Material provided →
┌──

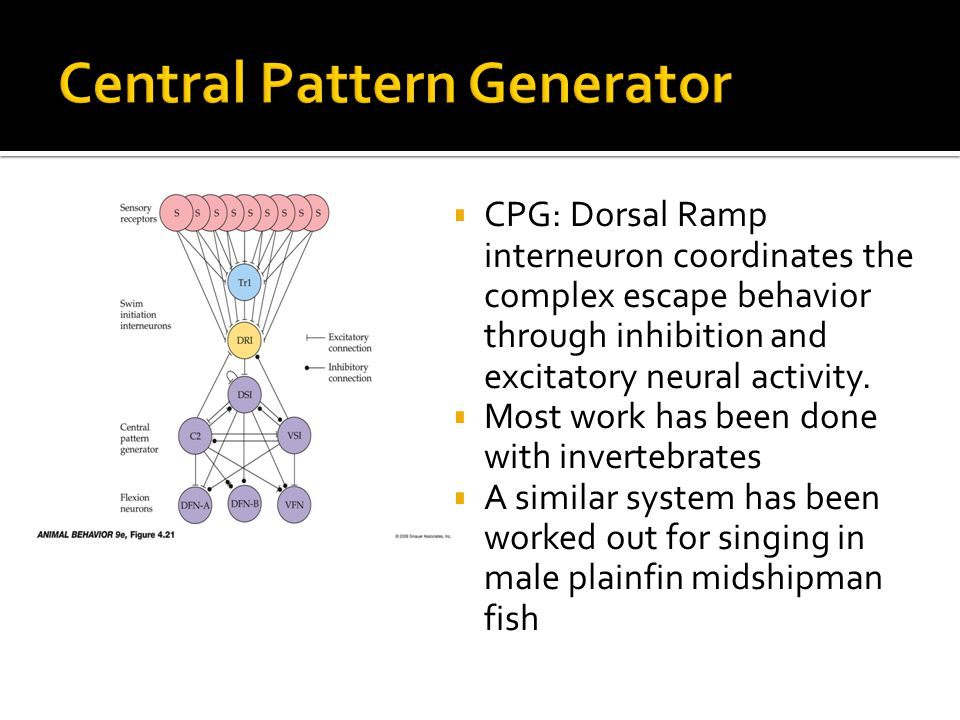  CPG: Dorsal Ramp interneuron coordinates the complex escape behavior through inhibition and excitatory neural activity.
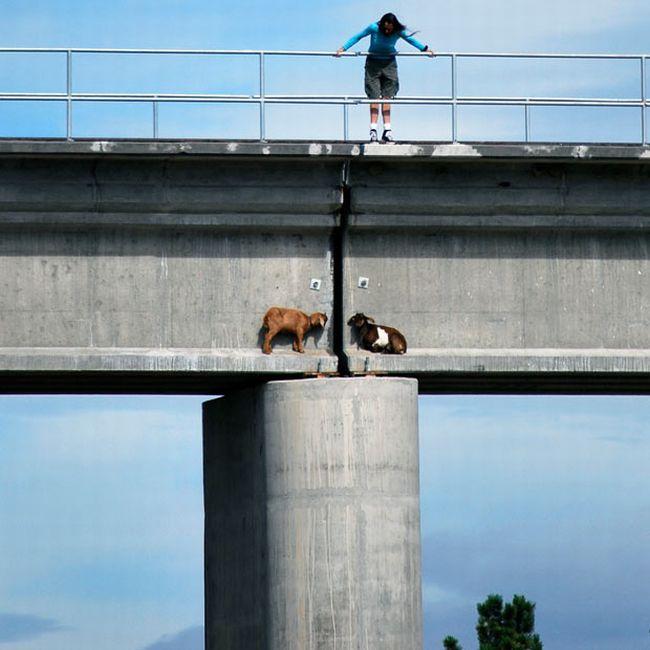 Who is That on the Bridge? (3 pics)
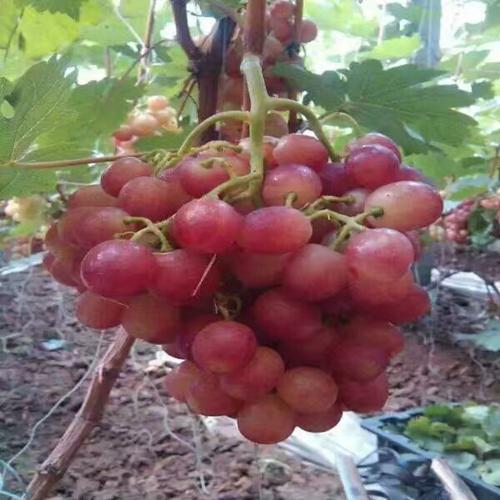 资讯:中卫黑玫瑰葡萄苗专业育苗基地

└──

Exercise →
Please set down every line of the listing verbatim, excluding its pictures.

Task result →
  CPG: Dorsal Ramp interneuron coordinates the complex escape behavior through inhibition and excitatory neural activity.
 Who is That on the Bridge? (3 pics)
 资讯:中卫黑玫瑰葡萄苗专业育苗基地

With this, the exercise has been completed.